Go to your UIViewController inside your Story board on which you wish to display the UITableView. Drag and drop the UITableView and add a leading, trailing and height to the UITableView. Now add a vertical constraint between the UIViewController and UITableView so that the UITableView appears below the UIViewController(Play around with this vertical value until you can display the top part of the UITableView to suit your need). Create outlets for the vertical spacing constraint and height constraint (in case you need to set a specific height that you can figure out at run time). On the swipe up just animatedly set the vertical constraint to be equal to the negative value of the height sort of like:

topSpaceToViewControllerConstraint.constant = -mainTableViewHeightConstraint.constant

 UIView.animate(withDuration: 0.3) { 

     view.layoutIfNeeded()
 };

Alternatively

If you want to be able to bring the UITableView up depending on the pan amount (i.e depending on how much the user has moved across the screen or how fast) you should use a UIPanGestureRecognizer instead and try and set frames instead of autoLayout for the UITableView (as I’m not a big fan of calling view.layoutIfNeeded repeatedly. I read somewhere that it is an expensive operation, would appreciate it if someone would confirm or correct this).

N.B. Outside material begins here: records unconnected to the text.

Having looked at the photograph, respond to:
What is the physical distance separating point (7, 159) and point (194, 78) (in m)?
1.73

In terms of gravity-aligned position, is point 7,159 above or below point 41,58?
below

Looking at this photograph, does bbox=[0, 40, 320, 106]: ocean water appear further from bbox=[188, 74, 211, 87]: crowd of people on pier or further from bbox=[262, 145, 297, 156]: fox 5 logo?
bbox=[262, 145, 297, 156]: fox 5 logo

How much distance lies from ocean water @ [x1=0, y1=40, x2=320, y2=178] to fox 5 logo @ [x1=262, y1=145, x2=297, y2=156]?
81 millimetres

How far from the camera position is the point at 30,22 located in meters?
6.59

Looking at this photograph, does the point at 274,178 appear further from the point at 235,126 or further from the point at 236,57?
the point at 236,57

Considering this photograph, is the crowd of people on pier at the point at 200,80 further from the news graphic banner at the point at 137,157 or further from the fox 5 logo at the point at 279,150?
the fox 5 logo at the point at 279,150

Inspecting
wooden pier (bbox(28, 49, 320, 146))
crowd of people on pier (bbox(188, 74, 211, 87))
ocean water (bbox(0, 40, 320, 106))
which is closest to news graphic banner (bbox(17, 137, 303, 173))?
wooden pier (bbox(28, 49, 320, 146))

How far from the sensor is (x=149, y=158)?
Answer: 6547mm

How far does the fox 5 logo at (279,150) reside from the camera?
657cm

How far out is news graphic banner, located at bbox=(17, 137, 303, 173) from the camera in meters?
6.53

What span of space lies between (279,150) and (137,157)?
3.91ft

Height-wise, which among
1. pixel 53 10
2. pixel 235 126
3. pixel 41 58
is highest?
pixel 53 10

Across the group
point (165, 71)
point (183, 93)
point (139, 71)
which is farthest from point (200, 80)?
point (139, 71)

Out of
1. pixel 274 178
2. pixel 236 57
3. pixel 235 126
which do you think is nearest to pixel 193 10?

func handlePan(sender: UIPanGestureRecognizer) {

        if sender.state == .Changed {
               //update y origin value here based on the pan amount
        }
    }

Alternatively using UITableViewController

Doing what you wish to perform is also possible using a UITableViewController if you wish to but it involves a lot of faking and effort by creating a custom UINavigationControllerDelegate mainly to create a custom animation that will use UIPercentDrivenInteractiveTransition to pull the new UITableViewController up using a UIPanGestureRecognizer if you want it depending on the pan amount. Otherwise you can simply add a UISwipeGestureRecognizer to present the UITableViewController but you will still have to again create a custom animation to “fake” the effect you want.